One Woman’s Powerful Take On Male Violence, From Her Experience Face Painting Children

male violence
Many boys grow up believing that showing vulnerability and appreciating beauty is unmanly (Pexels)

It’s a known fact that many of the problems society faces today stem from our childhood experiences – the attitudes entrenched in us by our parents and those we learn from at an easily impressionable age while searching for our sense of self.

Following news of the horrendous violence occurring at a racist neo-Nazi rally in Charlottesville, Virginia, one woman decided to share her thoughts on the roots of male anger and brutality, drawing on the toxic gender stereotypes that are forced upon girls and boys from birth.

Her story of what happened when a four-year-old boy asked her to paint a blue butterfly on his face at a picnic is being widely shared on social media, with just reason. It is hard but so important to read and share in a bid to somehow, some day change how we live together for the better.

By @boguspress, as posted on Twitter:

“Hey everyone, I’m a clown and I just got back from facepainting at a picnic and here’s my take on male violence in America:

“It starts young and it’s more than just letting boys play with guns. It’s how we shame them for feeling anything that isn’t anger.

“A four-year-old boy asked me to paint a blue butterfly on his face. Then his mom told me, ‘No, he doesn’t want that’.

“‘Butterflies are beautiful, he said that’s what he wants, shouldn’t I paint what he wants?’

“‘No give him something for boys.’

“She turns to dad, a big guy in a jersey and says accusingly, ‘Do you want your son to have a butterfly on his face?’ He says, ‘No’.

“Which, cool, let’s bring your husbands masculinity into it too. Because your four-year-old kid needs to know that his father would be ashamed too.

“I really tried you guys, but this woman was so scared of her son wanting a butterfly she made me paint a skull and crossbones on his cheek.

“When I finished the skull I said to kiddo, ‘You want a little blue butterfly too?’ He nods. Mom interrupts me, ‘You didn’t ask me.’

“I say in my kindest fuck you voice, ‘Oh I’m sorry, I thought this was for him.’

“‘I’m his mother. You need to ask me,’ she says.

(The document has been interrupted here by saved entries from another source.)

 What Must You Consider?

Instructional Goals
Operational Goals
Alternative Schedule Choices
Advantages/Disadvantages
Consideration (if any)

“‘Sorry,’ I say and wave goodbye to the kid and I am. I’m sorry that he is not allowed to love something as miraculous and beautiful as a butterfly.

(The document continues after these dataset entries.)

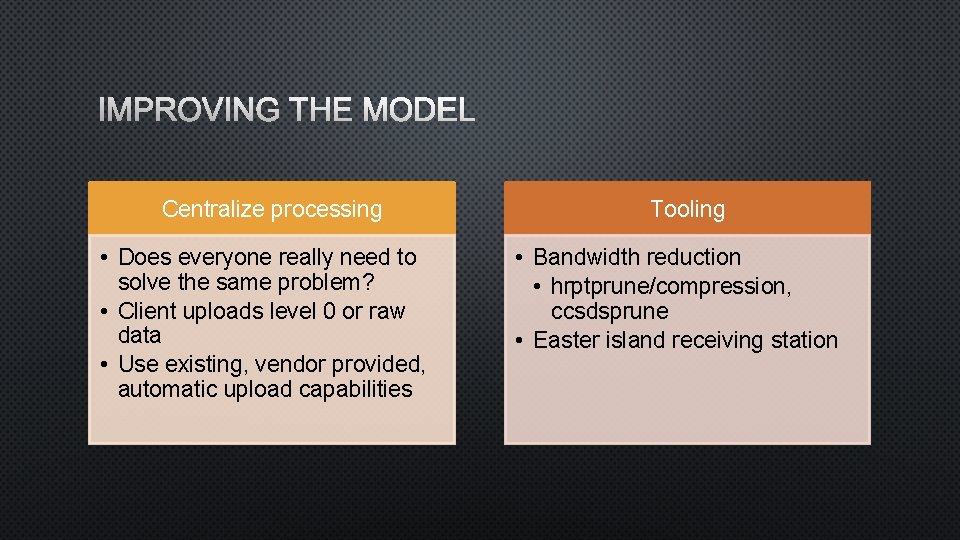 IMPROVING THE MODEL

Centralize processing

• Does everyone really need to solve the same problem?
• Client uploads level 0 or raw data
• Use existing, vendor provided, automatic upload capabilities

Tooling

• Bandwidth reduction
  • hrptprune/compression, ccsdsprune
• Easter island receiving station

“I’m sorry that he was shamed for wanting to share in the joy that is the miracle and wonder of nature.

“I see this all the time and I really feel for these boys, because the girls don’t get it as bad. Being a tomboy is slightly more normalized.

“When girls want skulls or sharks the parents shrug and laugh like ‘Haha she’s a kooky kid!’ Because maleness and masculinity isn’t a sin.

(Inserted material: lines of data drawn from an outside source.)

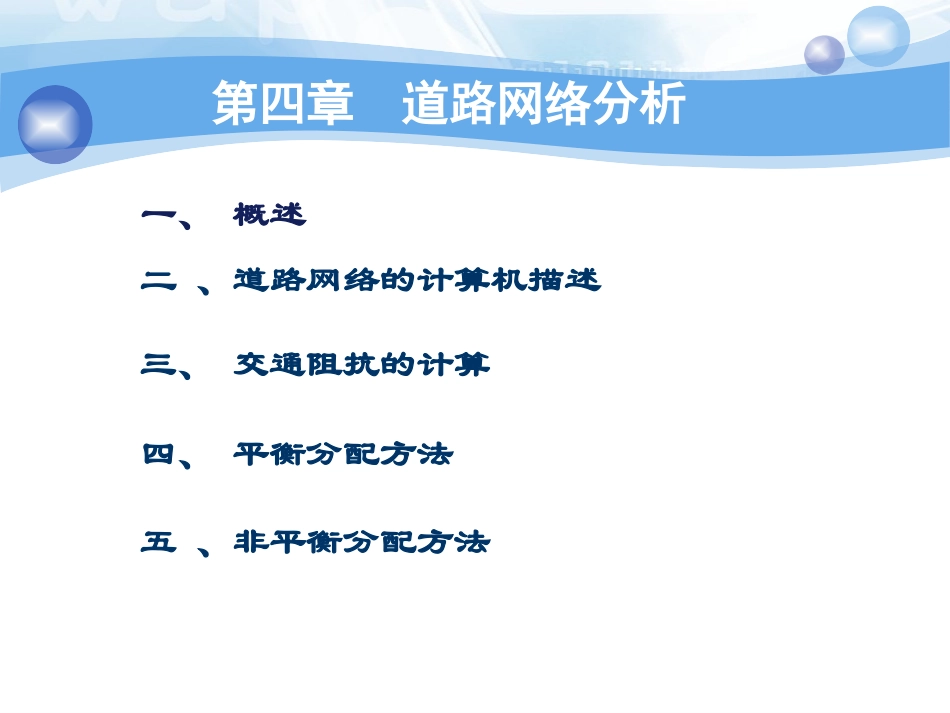 第四章　道路网络分析

一、　概述

二 、道路网络的计算机描述

三、　交通阻抗的计算

四、　平衡分配方法

五 、非平衡分配方法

“But when a boy wants to enjoy something for its beauty, they are told it’s not for them. Not in this house. Not in this family.

“We are teaching them that anger and violence are the only things they are allowed to experience. That to value beauty and elegance is shameful.

“I know that it was just facepaint but that’s sort of my point. Why in the hell are these parents shaming their boys over facepaint.

“Honestly don’t even get me started on the balloons.

“So the next time you are incredulous about how the government could shut down our national parks, or build the pipeline, or nuke the planet, think about what this four year old boy asked for, and what he got…☠️.

“The idea of maleness in the US is so entrenched in control and oppression that people need to incite violence in order to assert it.

“Let me be clear: I feel bad for the kids who grew up this way. But the men they became are not blameless. Blame them.

“But also: talk to them before it’s too late. Talk to men. Tell them its okay to feel. That is all.”